[SOURCE DATA]
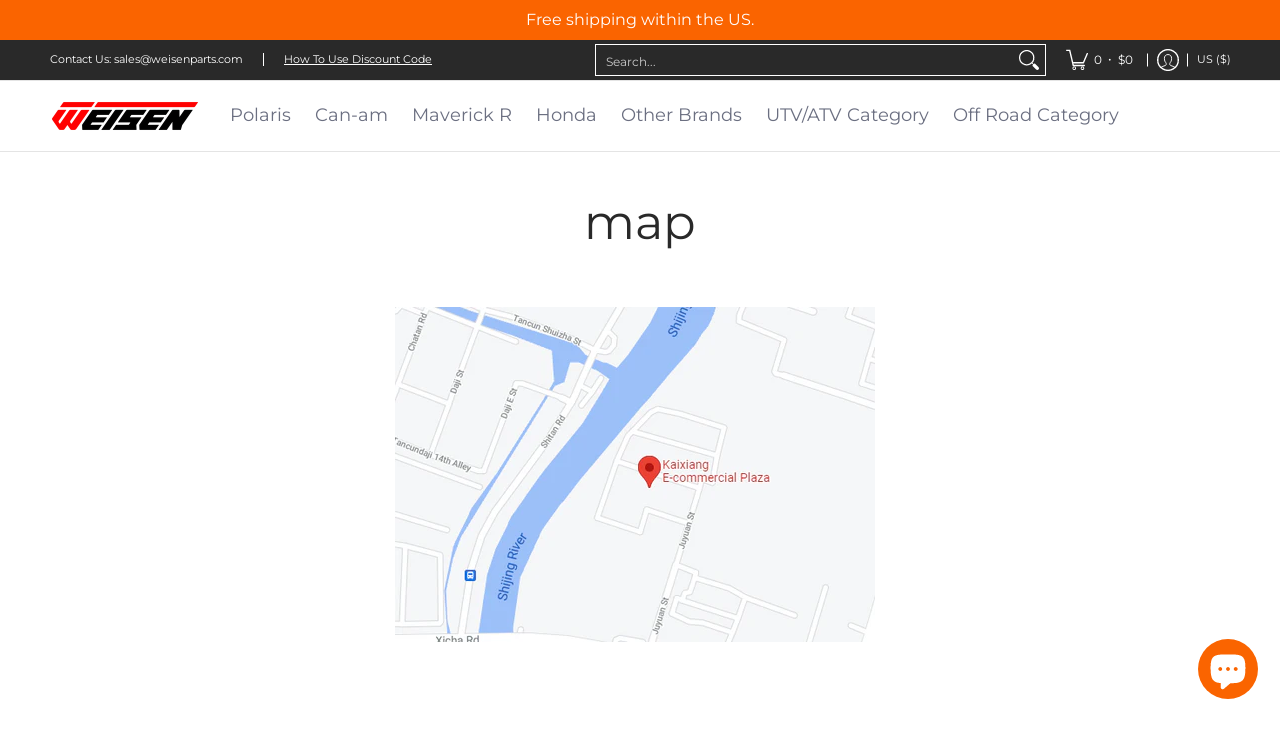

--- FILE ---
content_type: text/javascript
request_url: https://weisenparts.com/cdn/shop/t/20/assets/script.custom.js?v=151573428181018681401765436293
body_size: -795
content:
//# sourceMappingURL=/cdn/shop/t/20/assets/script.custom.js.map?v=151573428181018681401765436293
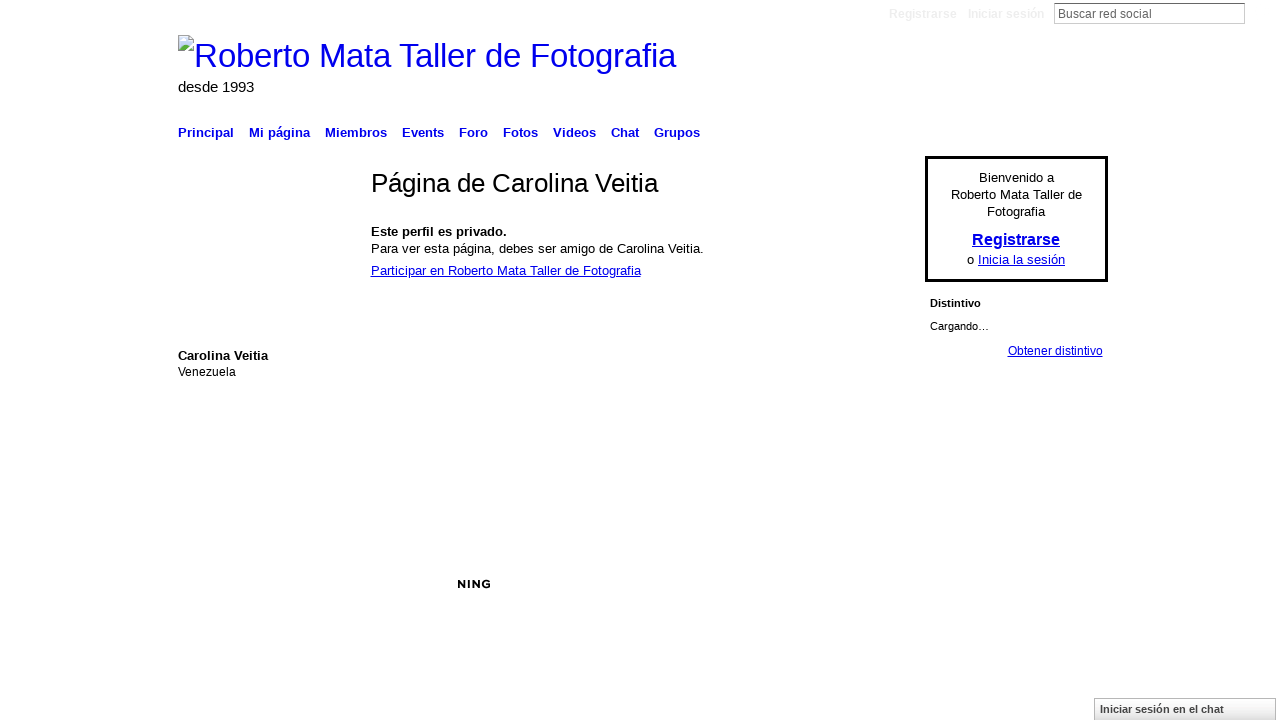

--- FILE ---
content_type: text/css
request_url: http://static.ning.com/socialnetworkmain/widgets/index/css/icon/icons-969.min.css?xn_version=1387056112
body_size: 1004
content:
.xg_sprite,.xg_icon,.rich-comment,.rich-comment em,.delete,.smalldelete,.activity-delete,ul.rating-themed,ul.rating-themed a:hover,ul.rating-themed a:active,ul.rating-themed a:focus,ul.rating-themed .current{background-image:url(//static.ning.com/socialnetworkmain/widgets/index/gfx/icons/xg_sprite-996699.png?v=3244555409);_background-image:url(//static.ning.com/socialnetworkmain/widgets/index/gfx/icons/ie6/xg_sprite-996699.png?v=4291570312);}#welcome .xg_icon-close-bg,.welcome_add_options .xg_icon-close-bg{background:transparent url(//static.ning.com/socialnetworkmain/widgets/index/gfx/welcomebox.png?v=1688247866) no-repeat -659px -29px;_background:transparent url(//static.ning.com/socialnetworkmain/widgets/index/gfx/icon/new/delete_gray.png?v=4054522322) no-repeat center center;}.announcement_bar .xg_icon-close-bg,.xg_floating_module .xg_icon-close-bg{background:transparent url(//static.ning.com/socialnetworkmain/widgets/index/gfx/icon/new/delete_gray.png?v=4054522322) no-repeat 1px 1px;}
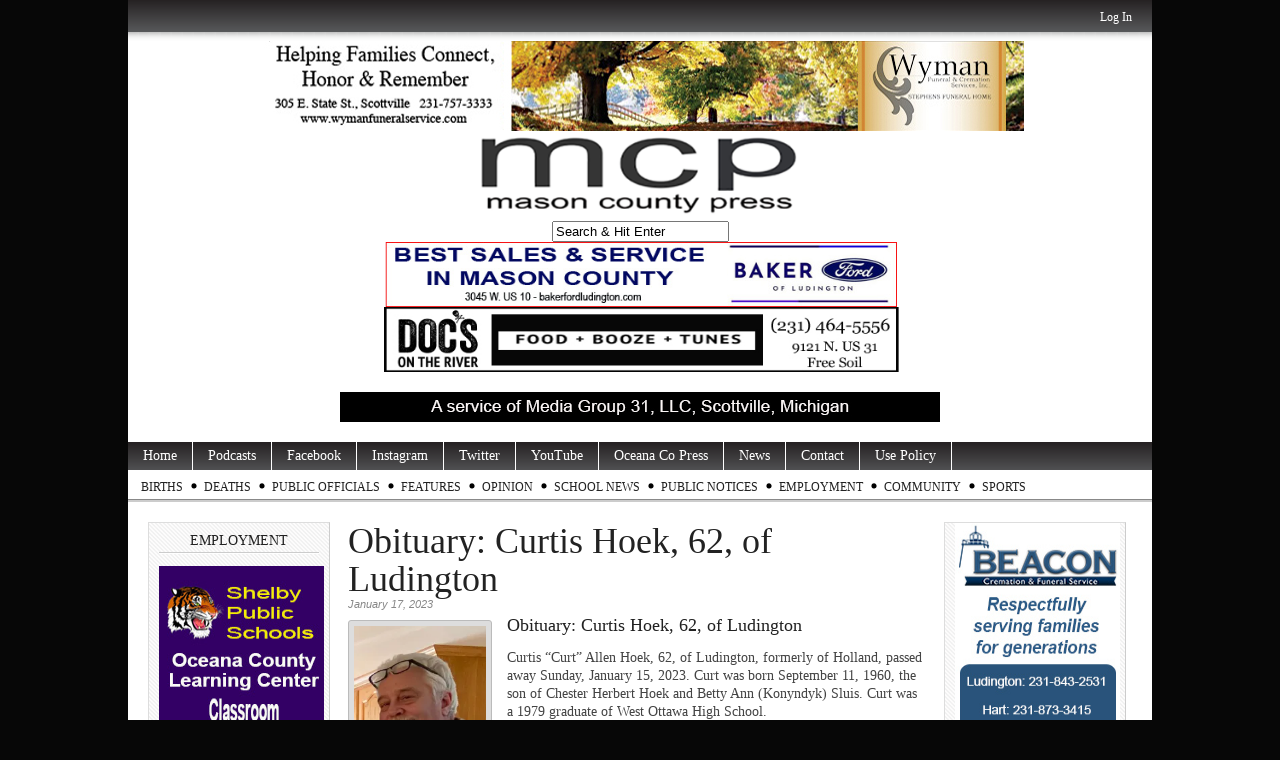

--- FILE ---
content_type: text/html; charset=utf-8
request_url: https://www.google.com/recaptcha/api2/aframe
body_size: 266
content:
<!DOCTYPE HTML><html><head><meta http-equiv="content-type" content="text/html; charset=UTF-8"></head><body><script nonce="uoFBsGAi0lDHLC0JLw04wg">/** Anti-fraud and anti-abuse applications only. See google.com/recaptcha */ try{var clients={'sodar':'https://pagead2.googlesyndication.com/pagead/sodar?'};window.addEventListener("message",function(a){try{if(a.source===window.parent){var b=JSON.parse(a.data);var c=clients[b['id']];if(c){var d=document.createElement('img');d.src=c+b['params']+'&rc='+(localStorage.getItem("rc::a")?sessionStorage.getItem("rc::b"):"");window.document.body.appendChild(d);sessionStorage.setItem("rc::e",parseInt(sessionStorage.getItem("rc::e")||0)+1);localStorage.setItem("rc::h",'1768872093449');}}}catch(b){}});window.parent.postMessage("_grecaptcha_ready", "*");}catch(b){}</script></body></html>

[ACTIVITY] Every line above should be returned exactly; the pictures stay out.

[WRITTEN ANSWER]
--- FILE ---
content_type: text/javascript
request_url: https://weisenparts.com/cdn/shop/t/20/assets/script.custom.js?v=151573428181018681401765436293
body_size: -795
content:
//# sourceMappingURL=/cdn/shop/t/20/assets/script.custom.js.map?v=151573428181018681401765436293

--- FILE ---
content_type: text/css
request_url: http://static.ning.com/socialnetworkmain/widgets/index/css/icon/icons-969.min.css?xn_version=1387056112
body_size: 1004
content:
.xg_sprite,.xg_icon,.rich-comment,.rich-comment em,.delete,.smalldelete,.activity-delete,ul.rating-themed,ul.rating-themed a:hover,ul.rating-themed a:active,ul.rating-themed a:focus,ul.rating-themed .current{background-image:url(//static.ning.com/socialnetworkmain/widgets/index/gfx/icons/xg_sprite-996699.png?v=3244555409);_background-image:url(//static.ning.com/socialnetworkmain/widgets/index/gfx/icons/ie6/xg_sprite-996699.png?v=4291570312);}#welcome .xg_icon-close-bg,.welcome_add_options .xg_icon-close-bg{background:transparent url(//static.ning.com/socialnetworkmain/widgets/index/gfx/welcomebox.png?v=1688247866) no-repeat -659px -29px;_background:transparent url(//static.ning.com/socialnetworkmain/widgets/index/gfx/icon/new/delete_gray.png?v=4054522322) no-repeat center center;}.announcement_bar .xg_icon-close-bg,.xg_floating_module .xg_icon-close-bg{background:transparent url(//static.ning.com/socialnetworkmain/widgets/index/gfx/icon/new/delete_gray.png?v=4054522322) no-repeat 1px 1px;}

--- FILE ---
content_type: text/html; charset=utf-8
request_url: https://www.google.com/recaptcha/api2/aframe
body_size: 266
content:
<!DOCTYPE HTML><html><head><meta http-equiv="content-type" content="text/html; charset=UTF-8"></head><body><script nonce="uoFBsGAi0lDHLC0JLw04wg">/** Anti-fraud and anti-abuse applications only. See google.com/recaptcha */ try{var clients={'sodar':'https://pagead2.googlesyndication.com/pagead/sodar?'};window.addEventListener("message",function(a){try{if(a.source===window.parent){var b=JSON.parse(a.data);var c=clients[b['id']];if(c){var d=document.createElement('img');d.src=c+b['params']+'&rc='+(localStorage.getItem("rc::a")?sessionStorage.getItem("rc::b"):"");window.document.body.appendChild(d);sessionStorage.setItem("rc::e",parseInt(sessionStorage.getItem("rc::e")||0)+1);localStorage.setItem("rc::h",'1768872093449');}}}catch(b){}});window.parent.postMessage("_grecaptcha_ready", "*");}catch(b){}</script></body></html>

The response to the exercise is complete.